One of the things that I like to do in my projects, is to make the git history as linear as possible.
Usually this means to rebase commits onto the main branch, but it can also mean to only allow merges in one direction, from feature branches into main, never the other way around. It kind of depends on the project.
Today I'm taking this one step further, and I'm introducing a new concept: extremely linear git history.
With our extremely linear history, the first commit in a repo hash a hash that starts with
0000000, the second commit is
0000001, the third is
0000002, and so on!
Incremental version numbers makes it easy to talk about revisions. You immediately know that version 230 comes after 200, and if you create 10 new versions per day, it's easy to have an intuition for how old a commit is based on your current latest version.
Extremely Linear Git History (on GitHub)
In git, commits are reffered to by the
SHA‑1 sum of the commit object itself. We can
inspect a raw commit object using
git cat-file and verify it's hash by reading it from
disk (compressed with zlib), and testing the checksum. The resulting checksum should always the same as
the file name.
$ git cat-file commit d9ef231178b5004c17fe4e4e1807728567a69b84 tree 2ccda48edc8ed3a96ac7576c57a5d645de2396f6 parent ad877a8e0240bdec6757781fdc3f2b45b8ced7a2 author Gustav Westling <email@example.com> 1669040942 +0100 committer Gustav Westling <firstname.lastname@example.org> 1669040995 +0100 blog: start working on a blogpost for extremely linear git history
$ pigz -d < .git/objects/d9/ef231178b5004c17fe4e4e1807728567a69b84 | sha1sum d9ef231178b5004c17fe4e4e1807728567a69b84 -
The message of the commit comes last in the object, and is easily modifiable. To change the checksum of the object, we can append junk data to the commit message. We just don't know what the junk payload is.
There is no way to easily create content with the desired prefix (that would prevent the whole point of checksums). So we only have one option: testing many combinations of junk data until we can find one that passes our criteria. It's basically the same mechanism that powers Bitcoin and other proof-of-work systems. In this case I guess it could be called "proof-of-work, for your work". Or "proof-of-proof-of-work-work"? Heh.
I've been doing the commit message crunching using githashcrash by Mattias Appelgren.
On my macbook, I'm able to generate and test ~15 million hashes per second. Since we're looking
for an input that creates an predefined 8 character prefix, I should get a hit every
16^8 => 4 294 967 296 iterations, about once every 5 minutes on average! You can make this process faster by using shorter
prefixes, a 6 character prefix takes only 1 second to generate (but it doesn't look as nice in some
Git UIs, and since this is a project that prioritizes form over function, I'm willing to waste more CPU cycles).

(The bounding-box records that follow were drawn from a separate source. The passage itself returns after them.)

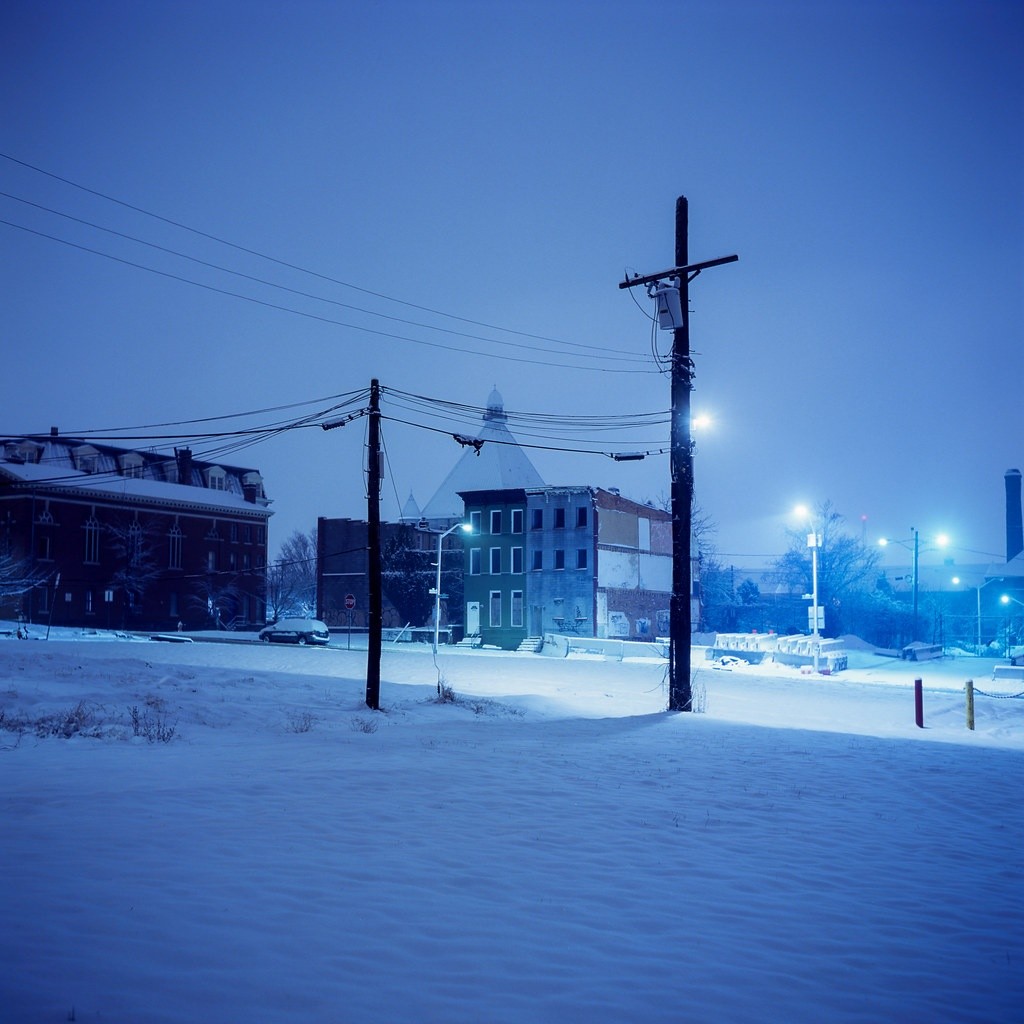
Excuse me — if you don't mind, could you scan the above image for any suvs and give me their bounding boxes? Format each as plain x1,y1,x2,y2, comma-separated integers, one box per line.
259,620,329,645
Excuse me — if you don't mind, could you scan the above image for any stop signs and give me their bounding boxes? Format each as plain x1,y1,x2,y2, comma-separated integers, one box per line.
345,595,355,610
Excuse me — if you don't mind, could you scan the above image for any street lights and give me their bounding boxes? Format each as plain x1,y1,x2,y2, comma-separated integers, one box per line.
434,523,472,652
794,505,818,633
952,574,1004,656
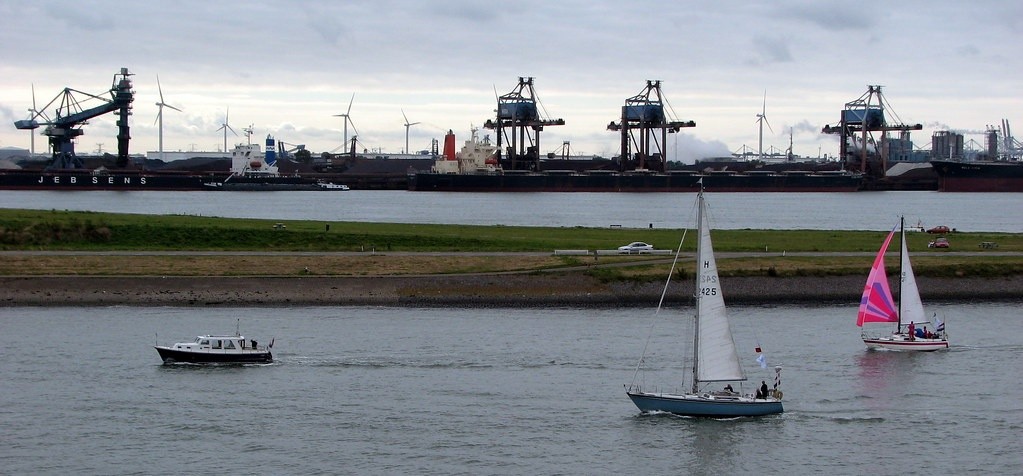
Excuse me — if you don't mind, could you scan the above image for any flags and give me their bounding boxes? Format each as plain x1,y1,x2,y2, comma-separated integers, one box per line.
755,347,761,353
756,354,766,369
937,323,944,331
269,338,274,348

For the commit example above, we can use githashcrash to find junk data that changes the commit prefix
to be whatever we want, like
00000000. After a some crunching,
githashcrash finds that we can append
magic: MTQIpN2AmwQA to our commit message to create
our desired hash! Aaaah, it's glorious!
2022/11/21 15:56:04 Time: 12m19.962437166s 2022/11/21 15:56:04 Tested: 1.0845869819e+10 2022/11/21 15:56:04 14.66 MH/s 2022/11/21 15:56:04 Found: 00000000508749e5231fa5b43efcf7ac31385058
$ git cat-file commit 00000000508749e5231fa5b43efcf7ac31385058 tree 2ccda48edc8ed3a96ac7576c57a5d645de2396f6 parent ad877a8e0240bdec6757781fdc3f2b45b8ced7a2 author Gustav Westling <email@example.com> 1669040942 +0100 committer Gustav Westling <firstname.lastname@example.org> 1669041794 +0100 blog: start working on a blogpost for extremely linear git history magic: MTQIpN2AmwQA
With some bash-glue we can automate this
process, and extremely-linearize your branches in one single command. To test it out
(please don't), install with
brew install zegl/tap/git-linearize and in any
git linearize to "fix" it!
I've converted a recent toy project of mine to use this format of prefixes, and honestly, it looks really neat!
git linearize --format "c0de"
git linearize --format "%040d"(takes ~1033 years to run per commit)
Check out zegl/extremely-linear on GitHub for testing git-linearize and the "shit" ("short git") wrapper!
git-linearize now uses lucky-commit as it's hash generation backend.
It's using your GPU for generating hashes, and is about 20x faster than the CPU based implementation. Wow!
lucky-commit also cleverly uses only invisible whitespace characters for padding the commit messages.
Thanks to kinduff on Hacker News for telling me about lucky-commit.